Electric Power
- Made:
- 1953 in United Kingdom
- designer:
- Victor Reinganum
Plate glass panel, in two pieces, with engraved design by Victor Reinganum, featuring 'Electric Power as the link between the Natural Sources of Energy and the Consumer'. Commissioned for the Science Museum's Electric Power gallery, 1953. 170x227x1cm, 170x160x1cm.
‘Electric Power’ was commissioned by the Science Museum to feature in its Electric Power Gallery which opened in 1957 and closed in the 1970s. Coinciding with the rapid expansion of the electricity grid in postwar Britain, the gallery focused on the history of electric power and its generation, distribution and conversion to mechanical power.

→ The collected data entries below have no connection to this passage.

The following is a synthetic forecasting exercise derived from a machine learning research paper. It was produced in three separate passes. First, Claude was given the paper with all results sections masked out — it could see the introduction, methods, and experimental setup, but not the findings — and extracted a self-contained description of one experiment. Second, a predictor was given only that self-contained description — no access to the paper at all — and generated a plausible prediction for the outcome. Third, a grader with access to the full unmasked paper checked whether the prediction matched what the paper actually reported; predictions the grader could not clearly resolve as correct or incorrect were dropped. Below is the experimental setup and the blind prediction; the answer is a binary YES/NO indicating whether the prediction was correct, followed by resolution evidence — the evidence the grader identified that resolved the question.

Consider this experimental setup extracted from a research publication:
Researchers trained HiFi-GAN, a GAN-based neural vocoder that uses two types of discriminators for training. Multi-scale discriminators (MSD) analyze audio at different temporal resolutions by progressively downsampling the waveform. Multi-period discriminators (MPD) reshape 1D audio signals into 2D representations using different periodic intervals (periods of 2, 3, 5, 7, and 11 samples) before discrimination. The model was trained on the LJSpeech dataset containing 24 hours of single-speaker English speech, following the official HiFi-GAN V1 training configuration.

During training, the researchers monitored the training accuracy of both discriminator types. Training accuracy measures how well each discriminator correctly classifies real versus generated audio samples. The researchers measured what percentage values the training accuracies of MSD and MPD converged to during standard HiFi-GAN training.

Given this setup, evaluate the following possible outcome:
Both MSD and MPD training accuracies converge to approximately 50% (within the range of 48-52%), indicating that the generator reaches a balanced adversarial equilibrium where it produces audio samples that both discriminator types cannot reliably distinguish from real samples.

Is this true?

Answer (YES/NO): NO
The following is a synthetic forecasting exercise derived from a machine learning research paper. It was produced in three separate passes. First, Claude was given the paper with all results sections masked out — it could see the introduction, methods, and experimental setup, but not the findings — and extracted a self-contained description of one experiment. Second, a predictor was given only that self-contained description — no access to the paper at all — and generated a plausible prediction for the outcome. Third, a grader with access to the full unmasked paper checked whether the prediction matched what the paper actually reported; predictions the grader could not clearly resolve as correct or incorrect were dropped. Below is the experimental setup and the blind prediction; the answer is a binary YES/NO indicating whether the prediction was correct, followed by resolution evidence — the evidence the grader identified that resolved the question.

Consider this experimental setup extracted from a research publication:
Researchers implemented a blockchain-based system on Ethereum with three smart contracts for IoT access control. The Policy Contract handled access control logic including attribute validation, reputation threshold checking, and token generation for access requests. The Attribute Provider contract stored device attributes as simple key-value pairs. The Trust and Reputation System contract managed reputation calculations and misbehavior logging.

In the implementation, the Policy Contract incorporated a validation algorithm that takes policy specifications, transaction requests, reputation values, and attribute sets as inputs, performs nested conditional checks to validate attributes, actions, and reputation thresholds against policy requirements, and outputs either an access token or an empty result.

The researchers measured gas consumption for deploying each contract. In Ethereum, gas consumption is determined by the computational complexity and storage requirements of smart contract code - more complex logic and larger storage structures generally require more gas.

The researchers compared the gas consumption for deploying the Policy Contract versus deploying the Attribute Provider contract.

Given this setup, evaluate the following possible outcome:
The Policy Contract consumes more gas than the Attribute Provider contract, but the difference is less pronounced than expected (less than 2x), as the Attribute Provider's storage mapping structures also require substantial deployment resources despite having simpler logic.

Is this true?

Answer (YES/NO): NO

Victor Reinganum was a multi-disciplinary artist who worked as a graphic designer and illustrator for Radio Times. In the 1920s, he had studied at the Académie Julian in Paris and as a private student of Fernand Léger, and in the 1930s was drawn to the fluid forms of Surrealism. For the Electric Power Gallery, he proposed a design to be etched on two sheets of glass evoking ‘Electrical Power as the link between the Natural Sources of Energy and the Consumer’. The left side plate depicts wind turbines, a hydroelectric dam and nuclear power, while the right side plate, connected by swirling lines, suggests the uses of electricity including lighting, heating and communication.